Please repeat every record exactly, leaving out any pictures.
*** Records shown
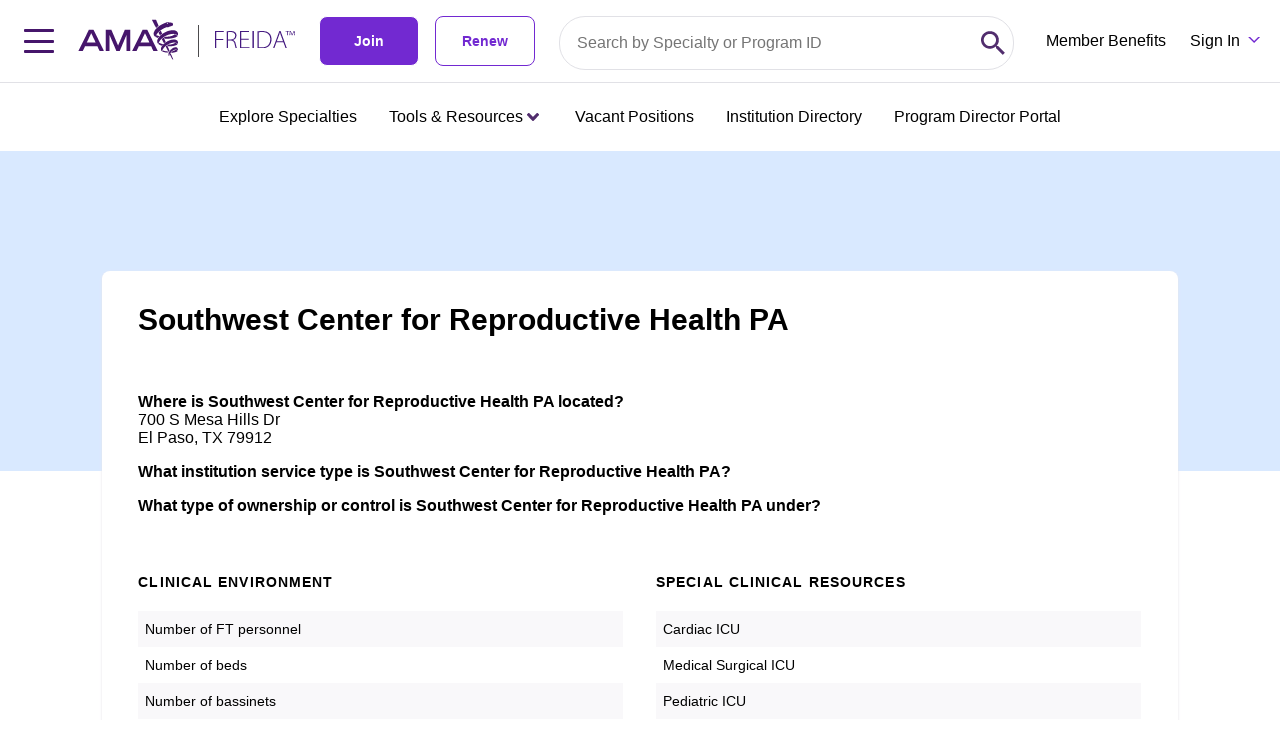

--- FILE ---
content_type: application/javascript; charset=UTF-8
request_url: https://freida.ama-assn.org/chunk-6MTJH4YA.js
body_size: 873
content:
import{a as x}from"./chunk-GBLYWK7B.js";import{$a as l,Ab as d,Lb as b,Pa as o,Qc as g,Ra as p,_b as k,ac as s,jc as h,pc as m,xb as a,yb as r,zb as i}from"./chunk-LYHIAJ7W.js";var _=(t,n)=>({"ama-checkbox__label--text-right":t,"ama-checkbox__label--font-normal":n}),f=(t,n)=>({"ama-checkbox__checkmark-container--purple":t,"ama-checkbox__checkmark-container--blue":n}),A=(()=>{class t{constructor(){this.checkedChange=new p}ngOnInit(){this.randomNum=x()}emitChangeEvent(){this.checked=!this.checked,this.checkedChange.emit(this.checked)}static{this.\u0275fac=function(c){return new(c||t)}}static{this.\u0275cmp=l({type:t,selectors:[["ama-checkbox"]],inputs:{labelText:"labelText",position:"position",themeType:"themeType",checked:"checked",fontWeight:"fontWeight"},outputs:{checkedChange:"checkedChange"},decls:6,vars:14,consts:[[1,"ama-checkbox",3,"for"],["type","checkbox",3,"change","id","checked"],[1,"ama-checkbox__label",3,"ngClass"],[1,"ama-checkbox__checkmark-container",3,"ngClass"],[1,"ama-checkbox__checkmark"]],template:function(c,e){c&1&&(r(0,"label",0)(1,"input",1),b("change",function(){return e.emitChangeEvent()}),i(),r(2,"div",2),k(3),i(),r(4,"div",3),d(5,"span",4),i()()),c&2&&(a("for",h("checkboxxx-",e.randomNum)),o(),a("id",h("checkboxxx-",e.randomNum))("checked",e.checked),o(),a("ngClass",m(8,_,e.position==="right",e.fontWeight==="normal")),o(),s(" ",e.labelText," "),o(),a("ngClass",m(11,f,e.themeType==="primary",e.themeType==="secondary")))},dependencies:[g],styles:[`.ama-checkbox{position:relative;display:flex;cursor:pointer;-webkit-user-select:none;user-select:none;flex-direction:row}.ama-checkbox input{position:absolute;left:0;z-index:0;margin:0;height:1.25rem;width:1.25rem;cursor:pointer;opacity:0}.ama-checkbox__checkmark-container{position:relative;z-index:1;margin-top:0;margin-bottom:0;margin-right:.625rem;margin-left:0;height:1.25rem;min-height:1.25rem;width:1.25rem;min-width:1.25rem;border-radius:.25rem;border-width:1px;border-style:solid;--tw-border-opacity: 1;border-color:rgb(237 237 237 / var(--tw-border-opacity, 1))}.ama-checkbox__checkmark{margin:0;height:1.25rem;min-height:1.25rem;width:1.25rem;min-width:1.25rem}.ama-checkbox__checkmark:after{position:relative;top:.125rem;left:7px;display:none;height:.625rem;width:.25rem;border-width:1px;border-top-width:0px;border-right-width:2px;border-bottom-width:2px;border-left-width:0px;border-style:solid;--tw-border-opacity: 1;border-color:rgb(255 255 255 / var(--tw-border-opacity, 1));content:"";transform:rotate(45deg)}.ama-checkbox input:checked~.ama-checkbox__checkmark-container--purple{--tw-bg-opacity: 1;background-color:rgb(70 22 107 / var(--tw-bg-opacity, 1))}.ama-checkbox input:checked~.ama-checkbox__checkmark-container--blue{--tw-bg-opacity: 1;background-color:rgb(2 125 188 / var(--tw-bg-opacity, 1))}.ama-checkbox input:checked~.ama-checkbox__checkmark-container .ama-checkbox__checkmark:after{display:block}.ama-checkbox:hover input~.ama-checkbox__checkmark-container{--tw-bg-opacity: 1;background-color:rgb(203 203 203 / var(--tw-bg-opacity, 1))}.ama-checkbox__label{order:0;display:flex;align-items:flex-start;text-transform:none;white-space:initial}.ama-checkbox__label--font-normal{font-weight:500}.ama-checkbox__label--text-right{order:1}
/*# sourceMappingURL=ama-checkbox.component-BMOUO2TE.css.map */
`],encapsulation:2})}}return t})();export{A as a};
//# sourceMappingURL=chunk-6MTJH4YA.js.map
******
» **Solution to this problem**
--- FILE ---
content_type: application/javascript; charset=UTF-8
request_url: https://freida.ama-assn.org/chunk-6MTJH4YA.js
body_size: 873
content:
import{a as x}from"./chunk-GBLYWK7B.js";import{$a as l,Ab as d,Lb as b,Pa as o,Qc as g,Ra as p,_b as k,ac as s,jc as h,pc as m,xb as a,yb as r,zb as i}from"./chunk-LYHIAJ7W.js";var _=(t,n)=>({"ama-checkbox__label--text-right":t,"ama-checkbox__label--font-normal":n}),f=(t,n)=>({"ama-checkbox__checkmark-container--purple":t,"ama-checkbox__checkmark-container--blue":n}),A=(()=>{class t{constructor(){this.checkedChange=new p}ngOnInit(){this.randomNum=x()}emitChangeEvent(){this.checked=!this.checked,this.checkedChange.emit(this.checked)}static{this.\u0275fac=function(c){return new(c||t)}}static{this.\u0275cmp=l({type:t,selectors:[["ama-checkbox"]],inputs:{labelText:"labelText",position:"position",themeType:"themeType",checked:"checked",fontWeight:"fontWeight"},outputs:{checkedChange:"checkedChange"},decls:6,vars:14,consts:[[1,"ama-checkbox",3,"for"],["type","checkbox",3,"change","id","checked"],[1,"ama-checkbox__label",3,"ngClass"],[1,"ama-checkbox__checkmark-container",3,"ngClass"],[1,"ama-checkbox__checkmark"]],template:function(c,e){c&1&&(r(0,"label",0)(1,"input",1),b("change",function(){return e.emitChangeEvent()}),i(),r(2,"div",2),k(3),i(),r(4,"div",3),d(5,"span",4),i()()),c&2&&(a("for",h("checkboxxx-",e.randomNum)),o(),a("id",h("checkboxxx-",e.randomNum))("checked",e.checked),o(),a("ngClass",m(8,_,e.position==="right",e.fontWeight==="normal")),o(),s(" ",e.labelText," "),o(),a("ngClass",m(11,f,e.themeType==="primary",e.themeType==="secondary")))},dependencies:[g],styles:[`.ama-checkbox{position:relative;display:flex;cursor:pointer;-webkit-user-select:none;user-select:none;flex-direction:row}.ama-checkbox input{position:absolute;left:0;z-index:0;margin:0;height:1.25rem;width:1.25rem;cursor:pointer;opacity:0}.ama-checkbox__checkmark-container{position:relative;z-index:1;margin-top:0;margin-bottom:0;margin-right:.625rem;margin-left:0;height:1.25rem;min-height:1.25rem;width:1.25rem;min-width:1.25rem;border-radius:.25rem;border-width:1px;border-style:solid;--tw-border-opacity: 1;border-color:rgb(237 237 237 / var(--tw-border-opacity, 1))}.ama-checkbox__checkmark{margin:0;height:1.25rem;min-height:1.25rem;width:1.25rem;min-width:1.25rem}.ama-checkbox__checkmark:after{position:relative;top:.125rem;left:7px;display:none;height:.625rem;width:.25rem;border-width:1px;border-top-width:0px;border-right-width:2px;border-bottom-width:2px;border-left-width:0px;border-style:solid;--tw-border-opacity: 1;border-color:rgb(255 255 255 / var(--tw-border-opacity, 1));content:"";transform:rotate(45deg)}.ama-checkbox input:checked~.ama-checkbox__checkmark-container--purple{--tw-bg-opacity: 1;background-color:rgb(70 22 107 / var(--tw-bg-opacity, 1))}.ama-checkbox input:checked~.ama-checkbox__checkmark-container--blue{--tw-bg-opacity: 1;background-color:rgb(2 125 188 / var(--tw-bg-opacity, 1))}.ama-checkbox input:checked~.ama-checkbox__checkmark-container .ama-checkbox__checkmark:after{display:block}.ama-checkbox:hover input~.ama-checkbox__checkmark-container{--tw-bg-opacity: 1;background-color:rgb(203 203 203 / var(--tw-bg-opacity, 1))}.ama-checkbox__label{order:0;display:flex;align-items:flex-start;text-transform:none;white-space:initial}.ama-checkbox__label--font-normal{font-weight:500}.ama-checkbox__label--text-right{order:1}
/*# sourceMappingURL=ama-checkbox.component-BMOUO2TE.css.map */
`],encapsulation:2})}}return t})();export{A as a};
//# sourceMappingURL=chunk-6MTJH4YA.js.map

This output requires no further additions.